VMware Cloud Community
Kennylcf
Contributor
Contributor

ESXi 6.5 connectivity issue on PowerEdge R430

Dear,

We encountering connectivity issue on newly install esxi 6.5 on PE R430

Whenever we preform file copy (30-40GB files size) from one of the VM Guest to another machine thought network (100MB),  it end up with connectivity issue.

Both VM guest and host became inaccessible thought network.

ESX console can still be access, try with "restart management network" and use "testing management network" with result OK on default gateway or other machine.

But unable to access both guest and host thought network.

Connection become normal after shutdown / restart the esx host.

Check with VM guest OS event log, indicated that it should still be running during issue and following the auto shutdown/startup setting of esx host.

Look into log and found the following warning keep prompt during copy task perform.

cpu## :67701)WARNING: ntg3-throttled: Ntg3XmitPktList:372: vmnic0:TX ring full (0)

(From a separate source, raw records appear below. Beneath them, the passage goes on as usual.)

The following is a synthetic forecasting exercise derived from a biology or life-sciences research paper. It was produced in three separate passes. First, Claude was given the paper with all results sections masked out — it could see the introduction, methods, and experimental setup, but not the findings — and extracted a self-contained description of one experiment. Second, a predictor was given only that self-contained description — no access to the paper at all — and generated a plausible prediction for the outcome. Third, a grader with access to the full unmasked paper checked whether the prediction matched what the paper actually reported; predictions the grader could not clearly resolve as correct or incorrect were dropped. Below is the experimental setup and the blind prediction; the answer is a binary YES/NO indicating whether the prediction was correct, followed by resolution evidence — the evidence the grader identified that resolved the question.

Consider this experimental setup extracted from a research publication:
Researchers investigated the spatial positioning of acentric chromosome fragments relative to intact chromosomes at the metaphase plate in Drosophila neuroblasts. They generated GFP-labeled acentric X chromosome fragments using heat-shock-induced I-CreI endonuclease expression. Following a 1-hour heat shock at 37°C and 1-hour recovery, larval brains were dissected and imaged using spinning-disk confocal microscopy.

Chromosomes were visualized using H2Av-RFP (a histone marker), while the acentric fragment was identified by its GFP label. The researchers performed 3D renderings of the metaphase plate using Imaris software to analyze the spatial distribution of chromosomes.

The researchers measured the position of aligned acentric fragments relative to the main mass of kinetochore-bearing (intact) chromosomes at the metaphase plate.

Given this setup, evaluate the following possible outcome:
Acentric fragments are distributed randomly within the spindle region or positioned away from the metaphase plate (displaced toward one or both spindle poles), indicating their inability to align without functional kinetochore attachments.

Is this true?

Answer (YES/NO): NO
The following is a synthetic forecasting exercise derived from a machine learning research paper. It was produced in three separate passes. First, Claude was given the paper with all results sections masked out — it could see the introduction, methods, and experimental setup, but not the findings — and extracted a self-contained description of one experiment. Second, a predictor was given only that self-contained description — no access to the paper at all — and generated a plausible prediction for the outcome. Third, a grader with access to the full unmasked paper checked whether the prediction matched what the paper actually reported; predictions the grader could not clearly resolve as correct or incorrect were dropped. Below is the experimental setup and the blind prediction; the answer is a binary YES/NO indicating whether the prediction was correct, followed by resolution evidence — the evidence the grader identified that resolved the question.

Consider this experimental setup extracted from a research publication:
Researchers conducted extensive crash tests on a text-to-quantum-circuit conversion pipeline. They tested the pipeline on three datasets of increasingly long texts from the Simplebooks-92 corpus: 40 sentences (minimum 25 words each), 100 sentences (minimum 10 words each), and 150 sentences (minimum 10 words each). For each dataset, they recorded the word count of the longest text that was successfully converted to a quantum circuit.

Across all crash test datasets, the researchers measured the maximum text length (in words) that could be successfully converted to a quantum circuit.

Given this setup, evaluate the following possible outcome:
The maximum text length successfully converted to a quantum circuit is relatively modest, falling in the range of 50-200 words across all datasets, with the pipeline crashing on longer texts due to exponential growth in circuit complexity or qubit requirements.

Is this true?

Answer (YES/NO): NO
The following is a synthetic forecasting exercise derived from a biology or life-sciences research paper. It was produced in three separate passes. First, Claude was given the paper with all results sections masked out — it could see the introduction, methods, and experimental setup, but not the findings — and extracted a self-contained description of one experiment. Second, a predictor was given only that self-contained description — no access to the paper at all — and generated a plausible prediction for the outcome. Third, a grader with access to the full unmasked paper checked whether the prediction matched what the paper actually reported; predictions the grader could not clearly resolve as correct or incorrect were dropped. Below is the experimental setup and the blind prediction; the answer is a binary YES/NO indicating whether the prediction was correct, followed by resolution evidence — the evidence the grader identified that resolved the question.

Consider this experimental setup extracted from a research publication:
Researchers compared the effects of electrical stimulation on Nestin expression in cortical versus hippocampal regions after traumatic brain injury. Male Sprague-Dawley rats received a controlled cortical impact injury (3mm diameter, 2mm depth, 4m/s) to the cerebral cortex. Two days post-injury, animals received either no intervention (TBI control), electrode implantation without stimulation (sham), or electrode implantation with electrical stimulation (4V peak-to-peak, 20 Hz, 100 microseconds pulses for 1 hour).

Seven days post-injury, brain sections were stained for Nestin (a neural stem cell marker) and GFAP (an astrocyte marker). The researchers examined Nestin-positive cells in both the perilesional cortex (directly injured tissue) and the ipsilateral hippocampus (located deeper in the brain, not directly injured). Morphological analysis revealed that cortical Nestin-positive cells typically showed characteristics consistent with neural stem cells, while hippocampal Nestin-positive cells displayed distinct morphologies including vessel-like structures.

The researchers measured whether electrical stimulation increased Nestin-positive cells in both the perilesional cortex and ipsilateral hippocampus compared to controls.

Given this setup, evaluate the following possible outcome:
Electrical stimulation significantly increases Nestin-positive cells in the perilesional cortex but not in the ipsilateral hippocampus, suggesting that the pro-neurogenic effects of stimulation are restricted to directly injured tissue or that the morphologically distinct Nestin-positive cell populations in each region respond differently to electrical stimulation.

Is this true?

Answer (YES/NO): NO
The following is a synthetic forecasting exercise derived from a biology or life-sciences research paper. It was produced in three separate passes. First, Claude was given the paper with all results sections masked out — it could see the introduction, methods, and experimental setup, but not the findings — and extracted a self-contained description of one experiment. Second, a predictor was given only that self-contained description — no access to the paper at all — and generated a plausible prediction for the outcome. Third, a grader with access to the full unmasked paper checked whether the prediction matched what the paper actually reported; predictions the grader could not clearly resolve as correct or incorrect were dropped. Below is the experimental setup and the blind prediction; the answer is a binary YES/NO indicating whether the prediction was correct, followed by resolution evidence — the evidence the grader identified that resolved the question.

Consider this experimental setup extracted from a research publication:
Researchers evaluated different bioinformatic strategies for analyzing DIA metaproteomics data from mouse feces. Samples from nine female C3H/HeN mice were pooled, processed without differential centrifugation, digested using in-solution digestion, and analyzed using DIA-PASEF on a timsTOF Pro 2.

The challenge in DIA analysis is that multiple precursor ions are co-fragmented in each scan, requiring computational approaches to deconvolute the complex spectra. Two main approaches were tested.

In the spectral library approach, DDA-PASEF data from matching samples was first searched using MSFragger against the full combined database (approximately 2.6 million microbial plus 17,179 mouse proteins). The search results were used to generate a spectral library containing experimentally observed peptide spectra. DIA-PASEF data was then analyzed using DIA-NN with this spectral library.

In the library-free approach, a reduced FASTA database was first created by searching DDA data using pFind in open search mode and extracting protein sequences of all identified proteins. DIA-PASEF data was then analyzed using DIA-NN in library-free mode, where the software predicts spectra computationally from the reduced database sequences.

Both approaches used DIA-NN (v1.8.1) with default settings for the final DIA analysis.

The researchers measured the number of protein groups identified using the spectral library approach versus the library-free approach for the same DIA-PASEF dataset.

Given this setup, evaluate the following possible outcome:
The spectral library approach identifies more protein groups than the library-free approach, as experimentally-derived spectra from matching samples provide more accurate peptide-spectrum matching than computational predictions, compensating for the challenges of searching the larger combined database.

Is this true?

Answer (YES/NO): NO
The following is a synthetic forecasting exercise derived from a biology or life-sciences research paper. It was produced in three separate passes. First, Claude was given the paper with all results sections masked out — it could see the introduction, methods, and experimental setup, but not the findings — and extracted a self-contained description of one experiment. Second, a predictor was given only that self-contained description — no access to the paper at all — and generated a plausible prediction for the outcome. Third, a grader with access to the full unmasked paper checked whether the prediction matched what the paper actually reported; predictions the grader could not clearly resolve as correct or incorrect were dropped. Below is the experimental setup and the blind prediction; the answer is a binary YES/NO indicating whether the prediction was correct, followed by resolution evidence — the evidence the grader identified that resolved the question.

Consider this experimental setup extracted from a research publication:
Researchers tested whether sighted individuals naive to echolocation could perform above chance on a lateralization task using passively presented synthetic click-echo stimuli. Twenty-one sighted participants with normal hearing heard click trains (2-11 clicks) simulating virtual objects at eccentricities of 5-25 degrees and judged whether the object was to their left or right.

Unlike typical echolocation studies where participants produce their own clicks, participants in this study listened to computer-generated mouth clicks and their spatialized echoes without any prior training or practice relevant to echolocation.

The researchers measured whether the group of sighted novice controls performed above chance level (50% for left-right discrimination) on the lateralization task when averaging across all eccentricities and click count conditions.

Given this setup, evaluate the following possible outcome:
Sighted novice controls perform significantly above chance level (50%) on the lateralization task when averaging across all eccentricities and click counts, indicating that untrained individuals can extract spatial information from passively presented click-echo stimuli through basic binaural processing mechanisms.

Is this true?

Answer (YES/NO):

I wonder if anyone with suggestion on this issue? thx

Tags (1)
50 Replies
atbt
Contributor
Contributor

We are seeing the same issue with our Broadcom BCM5720 using ntg3.  A case has been logged as well.

0 Kudos
FrancWest
Contributor
Contributor

Hi,

I'm not using a F5 VM on the host. Today it happened again during watching youtube videos on my appletv, but since I also loose internet connectivity during the issue (the firewall is also a VM) I was unable to execute the debug steps you mention. I've now saved them locally and will execute them once the issue occurs again.

Frank.

0 Kudos
FrancWest
Contributor
Contributor

Hi,

just curious, why is a F5 BIG IP VM related to this issue?

I'm running a Sophos UTM vm and it looks like the traffic passing trhough it causes the ESXi 6.5 hosts nic to hang/crash. Since the issue only happens when watching youtube using my Apple TV 4 the only thing related to ESXi is that the traffic is passing through a VM running on it.

Frank.

0 Kudos
vecnar
Contributor
Contributor

Hi Bo,

We have dell R430 with 4 BCM5720 nics.

I reproduced the issue twice with server 2012 r2 with vmxnet3 nic by copying 89.2GB file using robocopy to smb share on nas over Fast ethernet switches. Server is a Domain controller and file server which has shares used for folder redirection by around 15 users. It took 1 -2 hours to reproduce the issue.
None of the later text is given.